What is needed
Tally the lines in the data below that contain the word "yellow", and reply with that number alone.
* begin *
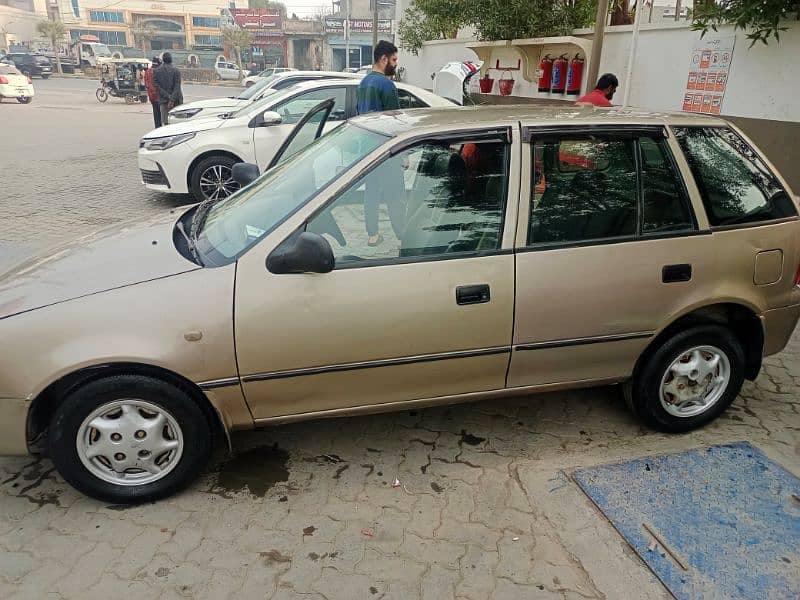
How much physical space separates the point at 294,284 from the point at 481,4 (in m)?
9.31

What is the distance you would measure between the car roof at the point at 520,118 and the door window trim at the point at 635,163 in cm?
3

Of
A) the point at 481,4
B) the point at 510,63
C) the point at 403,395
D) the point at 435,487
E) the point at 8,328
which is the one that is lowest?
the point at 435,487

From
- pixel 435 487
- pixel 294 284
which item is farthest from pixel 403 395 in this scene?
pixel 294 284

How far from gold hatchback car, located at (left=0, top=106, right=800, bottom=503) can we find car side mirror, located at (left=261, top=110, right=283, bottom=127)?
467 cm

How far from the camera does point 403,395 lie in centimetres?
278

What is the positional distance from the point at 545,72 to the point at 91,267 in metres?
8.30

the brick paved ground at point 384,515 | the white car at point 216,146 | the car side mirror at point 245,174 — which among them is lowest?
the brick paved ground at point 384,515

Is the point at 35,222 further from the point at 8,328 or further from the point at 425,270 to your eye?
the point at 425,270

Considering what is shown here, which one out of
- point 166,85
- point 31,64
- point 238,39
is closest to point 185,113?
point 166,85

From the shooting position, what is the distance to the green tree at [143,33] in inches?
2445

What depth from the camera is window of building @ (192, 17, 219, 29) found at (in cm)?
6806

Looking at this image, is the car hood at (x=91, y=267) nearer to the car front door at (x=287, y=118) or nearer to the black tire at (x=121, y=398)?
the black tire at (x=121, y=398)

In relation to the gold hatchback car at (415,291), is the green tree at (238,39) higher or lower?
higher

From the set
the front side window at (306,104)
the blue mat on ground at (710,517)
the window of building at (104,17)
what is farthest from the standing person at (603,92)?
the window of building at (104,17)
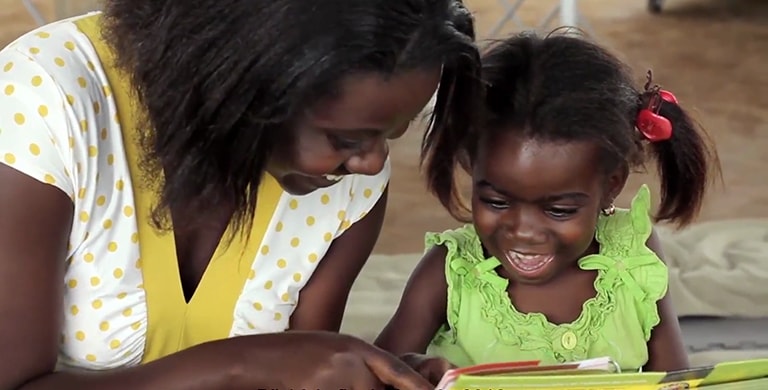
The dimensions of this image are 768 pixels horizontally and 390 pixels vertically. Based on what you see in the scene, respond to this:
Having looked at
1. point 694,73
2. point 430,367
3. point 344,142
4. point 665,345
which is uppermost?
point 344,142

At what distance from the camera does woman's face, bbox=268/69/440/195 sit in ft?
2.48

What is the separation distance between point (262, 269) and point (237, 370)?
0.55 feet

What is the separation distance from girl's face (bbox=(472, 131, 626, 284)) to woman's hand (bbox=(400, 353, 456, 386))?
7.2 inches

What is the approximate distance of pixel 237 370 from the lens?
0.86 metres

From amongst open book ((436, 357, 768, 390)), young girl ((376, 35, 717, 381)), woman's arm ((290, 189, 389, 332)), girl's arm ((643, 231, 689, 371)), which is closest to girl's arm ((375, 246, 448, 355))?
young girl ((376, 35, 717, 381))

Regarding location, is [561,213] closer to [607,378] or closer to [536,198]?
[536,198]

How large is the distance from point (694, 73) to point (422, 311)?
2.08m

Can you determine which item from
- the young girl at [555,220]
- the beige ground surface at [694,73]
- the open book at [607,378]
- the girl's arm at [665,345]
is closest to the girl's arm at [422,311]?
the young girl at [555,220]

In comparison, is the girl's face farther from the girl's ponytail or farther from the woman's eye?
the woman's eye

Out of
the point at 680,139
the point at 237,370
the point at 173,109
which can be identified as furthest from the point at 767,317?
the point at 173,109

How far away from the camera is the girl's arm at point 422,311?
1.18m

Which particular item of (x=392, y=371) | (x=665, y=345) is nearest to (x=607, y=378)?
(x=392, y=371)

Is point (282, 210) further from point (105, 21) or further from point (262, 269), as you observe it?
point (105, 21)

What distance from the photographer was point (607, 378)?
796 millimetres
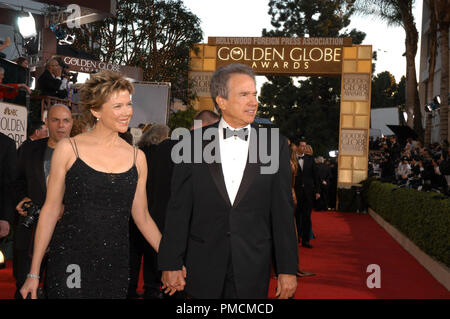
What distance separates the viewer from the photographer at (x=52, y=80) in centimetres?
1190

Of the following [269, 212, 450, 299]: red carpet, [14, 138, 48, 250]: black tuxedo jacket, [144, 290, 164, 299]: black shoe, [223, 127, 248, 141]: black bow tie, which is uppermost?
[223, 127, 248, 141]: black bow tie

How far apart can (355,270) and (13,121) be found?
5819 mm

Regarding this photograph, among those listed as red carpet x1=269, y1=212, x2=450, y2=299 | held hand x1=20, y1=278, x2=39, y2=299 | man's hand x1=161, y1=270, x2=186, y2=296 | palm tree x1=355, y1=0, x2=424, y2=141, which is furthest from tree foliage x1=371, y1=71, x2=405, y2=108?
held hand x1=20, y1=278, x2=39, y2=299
* end *
* begin *
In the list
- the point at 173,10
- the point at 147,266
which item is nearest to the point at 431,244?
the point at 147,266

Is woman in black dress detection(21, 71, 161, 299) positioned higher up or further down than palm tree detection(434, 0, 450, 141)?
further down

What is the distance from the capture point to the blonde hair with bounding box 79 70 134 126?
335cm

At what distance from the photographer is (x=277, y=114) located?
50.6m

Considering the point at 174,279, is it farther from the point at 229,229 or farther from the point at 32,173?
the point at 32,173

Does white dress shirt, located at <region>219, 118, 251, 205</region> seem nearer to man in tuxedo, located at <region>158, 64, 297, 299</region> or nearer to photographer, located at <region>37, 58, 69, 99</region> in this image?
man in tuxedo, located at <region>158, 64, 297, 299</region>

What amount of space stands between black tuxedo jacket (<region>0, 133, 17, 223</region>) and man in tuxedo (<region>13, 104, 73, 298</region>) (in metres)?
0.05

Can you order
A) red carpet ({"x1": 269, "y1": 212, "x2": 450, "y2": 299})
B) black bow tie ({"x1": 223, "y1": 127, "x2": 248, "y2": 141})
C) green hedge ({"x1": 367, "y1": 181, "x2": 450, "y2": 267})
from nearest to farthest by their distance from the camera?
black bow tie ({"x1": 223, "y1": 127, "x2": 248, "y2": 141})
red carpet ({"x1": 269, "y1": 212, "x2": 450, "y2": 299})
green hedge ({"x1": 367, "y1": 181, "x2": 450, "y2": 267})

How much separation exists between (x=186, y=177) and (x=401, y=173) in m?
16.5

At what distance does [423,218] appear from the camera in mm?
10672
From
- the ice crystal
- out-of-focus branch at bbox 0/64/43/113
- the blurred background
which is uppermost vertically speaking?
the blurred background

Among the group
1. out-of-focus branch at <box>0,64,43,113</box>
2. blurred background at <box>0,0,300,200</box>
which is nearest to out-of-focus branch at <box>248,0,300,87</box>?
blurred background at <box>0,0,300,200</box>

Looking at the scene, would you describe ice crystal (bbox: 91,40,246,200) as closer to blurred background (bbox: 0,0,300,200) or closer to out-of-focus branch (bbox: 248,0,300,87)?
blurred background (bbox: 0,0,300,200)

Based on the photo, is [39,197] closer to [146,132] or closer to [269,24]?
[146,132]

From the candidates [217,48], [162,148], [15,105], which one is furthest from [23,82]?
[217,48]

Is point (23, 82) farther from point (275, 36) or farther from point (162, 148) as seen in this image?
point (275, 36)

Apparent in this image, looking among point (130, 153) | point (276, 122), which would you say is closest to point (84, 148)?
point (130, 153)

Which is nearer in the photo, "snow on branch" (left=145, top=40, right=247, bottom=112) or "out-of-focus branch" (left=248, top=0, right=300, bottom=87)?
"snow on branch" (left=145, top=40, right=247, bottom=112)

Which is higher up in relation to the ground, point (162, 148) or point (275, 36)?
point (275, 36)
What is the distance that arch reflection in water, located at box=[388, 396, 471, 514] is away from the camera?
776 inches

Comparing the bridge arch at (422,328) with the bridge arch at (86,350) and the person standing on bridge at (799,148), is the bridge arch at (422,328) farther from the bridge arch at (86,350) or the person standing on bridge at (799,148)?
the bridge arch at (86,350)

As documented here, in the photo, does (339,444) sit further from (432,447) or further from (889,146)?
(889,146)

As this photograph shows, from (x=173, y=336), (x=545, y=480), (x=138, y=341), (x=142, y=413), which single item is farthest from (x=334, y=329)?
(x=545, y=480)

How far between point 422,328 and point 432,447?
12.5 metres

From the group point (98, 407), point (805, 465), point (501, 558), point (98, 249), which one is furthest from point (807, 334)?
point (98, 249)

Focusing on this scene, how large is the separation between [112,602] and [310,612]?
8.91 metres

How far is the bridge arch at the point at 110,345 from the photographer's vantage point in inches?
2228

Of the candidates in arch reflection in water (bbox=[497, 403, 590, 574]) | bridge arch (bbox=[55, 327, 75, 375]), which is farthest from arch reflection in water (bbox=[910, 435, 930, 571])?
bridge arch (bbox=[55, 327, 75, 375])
* end *
* begin *
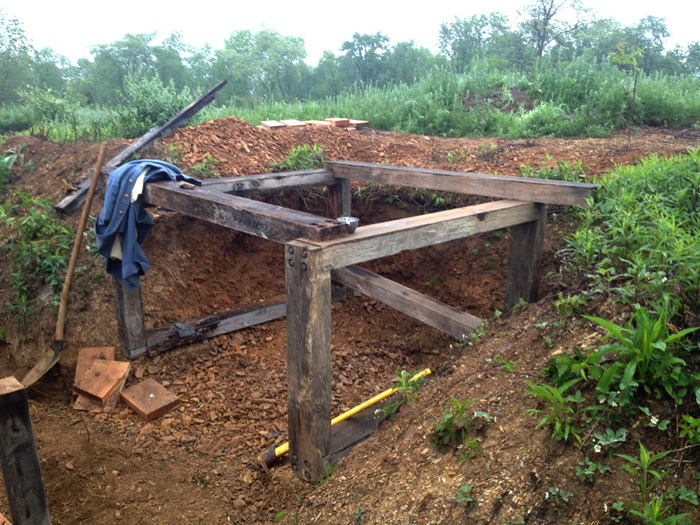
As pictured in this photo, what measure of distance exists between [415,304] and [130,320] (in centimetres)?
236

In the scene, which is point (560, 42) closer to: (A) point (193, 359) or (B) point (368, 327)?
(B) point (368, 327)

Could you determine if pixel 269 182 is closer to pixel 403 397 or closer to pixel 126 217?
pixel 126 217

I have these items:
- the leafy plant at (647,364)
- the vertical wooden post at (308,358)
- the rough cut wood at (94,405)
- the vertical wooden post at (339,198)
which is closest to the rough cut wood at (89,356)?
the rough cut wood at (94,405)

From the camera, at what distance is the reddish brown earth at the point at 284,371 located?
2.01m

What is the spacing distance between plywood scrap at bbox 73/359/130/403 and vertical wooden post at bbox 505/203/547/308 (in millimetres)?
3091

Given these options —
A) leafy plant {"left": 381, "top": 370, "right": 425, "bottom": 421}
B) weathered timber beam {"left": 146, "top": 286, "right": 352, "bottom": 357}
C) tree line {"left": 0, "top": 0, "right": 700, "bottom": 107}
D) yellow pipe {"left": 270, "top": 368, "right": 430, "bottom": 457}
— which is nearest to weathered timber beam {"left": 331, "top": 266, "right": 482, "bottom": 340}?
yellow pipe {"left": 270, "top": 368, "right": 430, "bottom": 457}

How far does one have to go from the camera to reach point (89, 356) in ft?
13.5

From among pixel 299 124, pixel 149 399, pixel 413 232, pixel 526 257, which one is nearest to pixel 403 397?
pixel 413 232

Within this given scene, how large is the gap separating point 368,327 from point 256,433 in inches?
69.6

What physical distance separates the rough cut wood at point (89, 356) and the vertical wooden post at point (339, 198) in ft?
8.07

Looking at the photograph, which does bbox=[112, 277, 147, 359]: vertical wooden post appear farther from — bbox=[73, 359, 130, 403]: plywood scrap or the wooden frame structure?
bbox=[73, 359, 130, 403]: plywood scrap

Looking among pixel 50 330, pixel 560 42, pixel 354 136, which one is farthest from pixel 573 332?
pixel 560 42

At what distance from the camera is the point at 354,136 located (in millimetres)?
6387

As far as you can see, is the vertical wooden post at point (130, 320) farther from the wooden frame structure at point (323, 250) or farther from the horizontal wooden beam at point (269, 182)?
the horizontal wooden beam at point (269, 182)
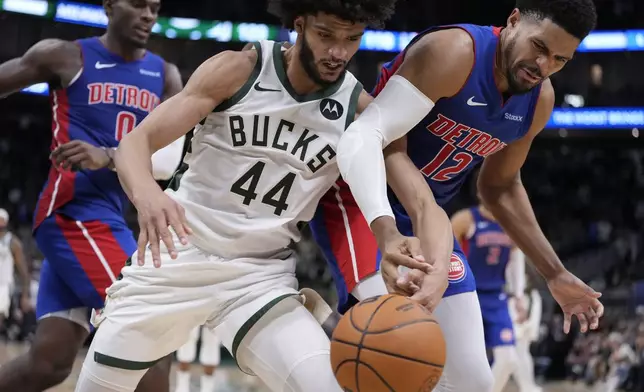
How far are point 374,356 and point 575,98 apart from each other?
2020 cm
* end *
Task response
2